We could go on for thousands of words addressing the bloat. Since I don’t think that’s where the problem lies, I won’t. If we have to use a standard model for Superman, I will settle on the character displayed in the Fleischer Brothers cartoon shorts of the 1940s. That’s how Superman should look. That’s how Superman should move. It’s just enough Superman, Superman just right. That’s the nuts and bolts, though. The problem is in characterization and setting.
A major characterization problem is that there has been scant little of it. At some point Superman crossed the Rubicon between adventure character and walking idol, or icon in the modern parlance. Icons need analogies, I guess. And analogies make poor characters. First, drop the Superman is Jesus Christ analogy. It doesn’t fit and it was never part of the original concept. The two Jewish teenagers from Cleveland who came up Superman had no intention of making him Action Jesus. If anything, Superman has a bit of the Moses myth grafted onto what might be an analogy about the experience of immigrants to the United States. You were nothing where you came from, but here, in the United States, you can thrive. And both you and the United States are better for it.
The recent pair of Superman movies trashes that analogy to a pornographic degree. Superman is portrayed as a conflicted DP who can’t fit it. Worse yet, he’s brought problems from the old country with him. (Did Donald Trump write these scripts?) In my view the movie version of Superman needs to abandon playing to the analogies. Get back to the character. (*1) Beyond the powers, there is an actual character of Superman with certain personality traits. Since that seems to be what has gotten lost most in the latest spate of tent-pole movies, we will detail the character of Superman in some depth:
· * Truth, Justice and the American Way. What Superman stands for, as Superman, is fairly straight forward. He is an opponent of deception, a proponent of fairness and has a broad affinity for his country. He tries to be a good citizen, a good American. Wonderful powers aside, he would have had a much different experience on Earth had his ship crash landed in Ethiopia, Peru, England, China or Germany. In the 1940s radio program, Superman landed on Earth as an adult. He was a refugee who picked his spot where to land. The more standard cannon has him raised on a farm. Originally his parents were an elderly, childless couple and he didn’t leave until after they died. In all cases, Superman is well-steeped in American culture. He’s thankful to be here. (*2)

> **Assigned task**
According to the excerpt about Superman, which depiction should be the standard model for the character?

> **Dataset extract**
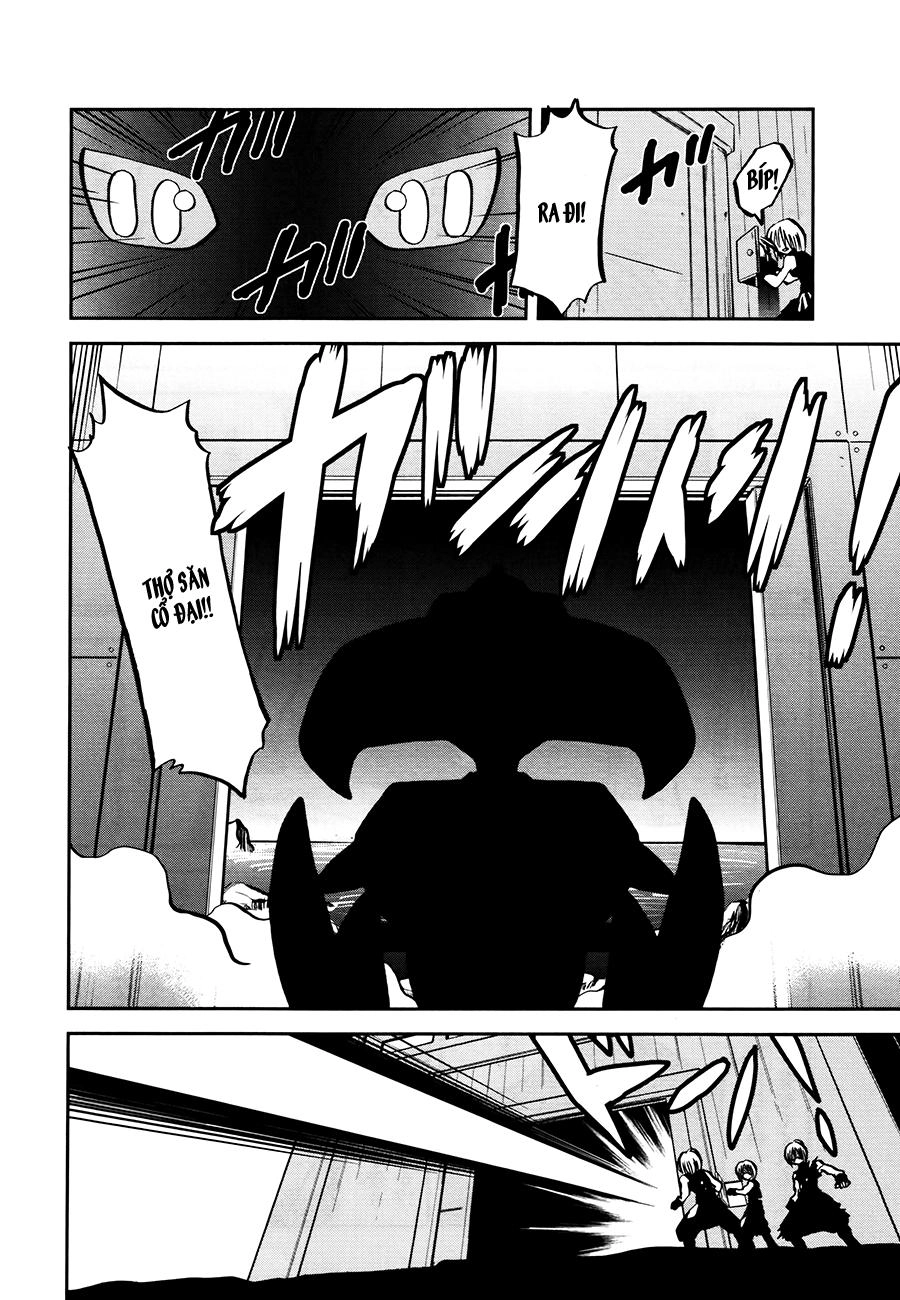 Pokemon Special Chapter 519 - 25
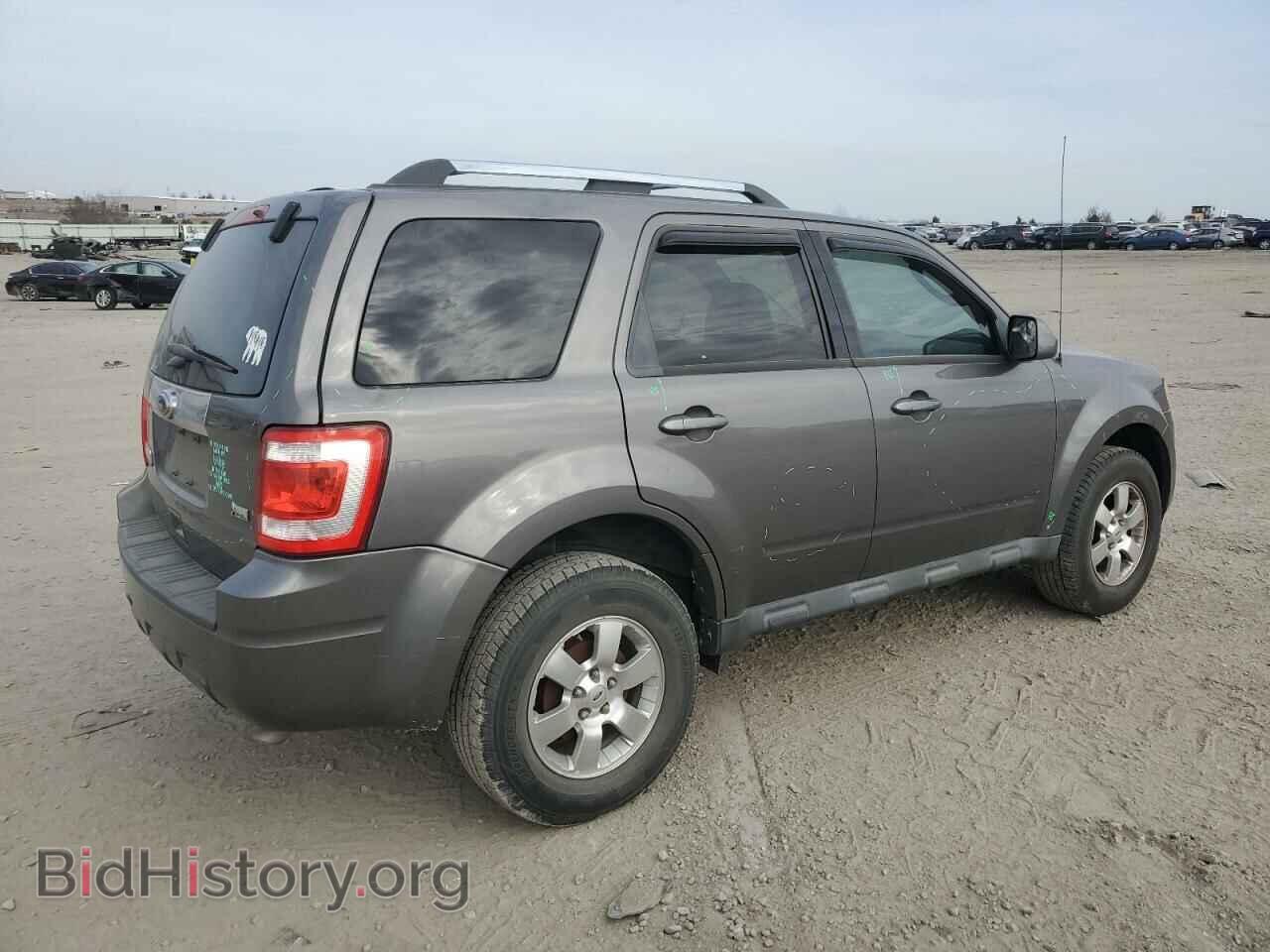 2011 FORD ESCAPE - VIN: 1FMCU0EG6BKC05655 - Фото 3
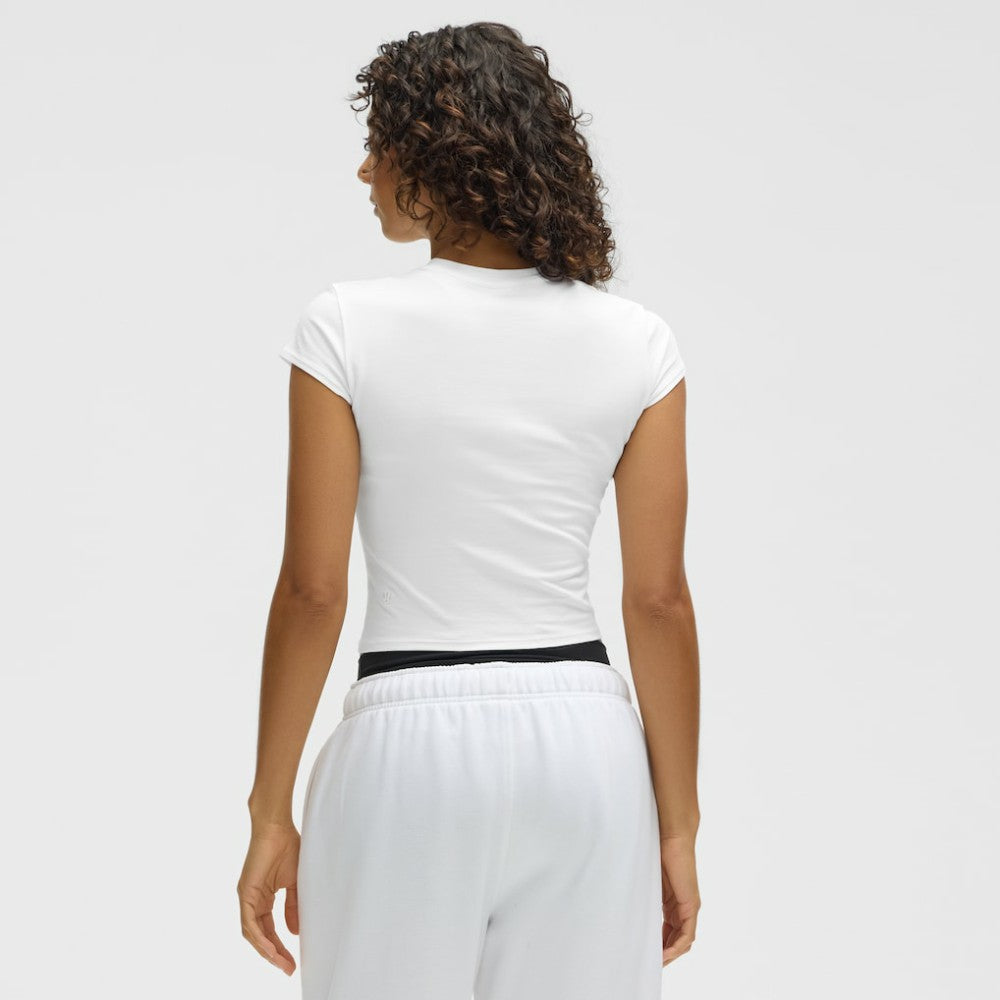 NHL White|White Boston Bruins lululemon Women's Baby T-Shirt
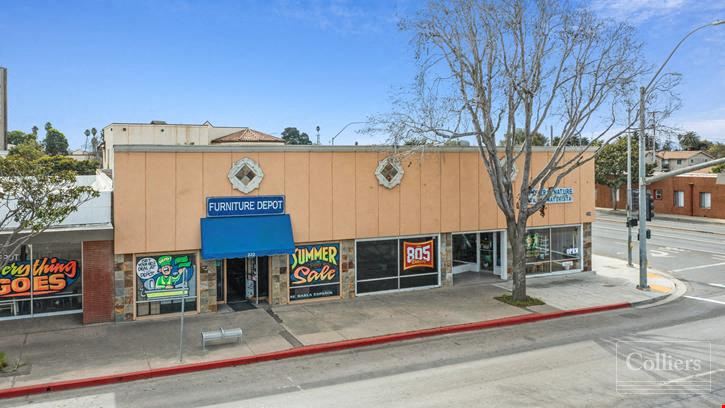 Retail Investment with Owner-User/Redevelopment Potential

> **Exercise solution**
The character shown in the Fleischer Brothers cartoon shorts of the 1940s.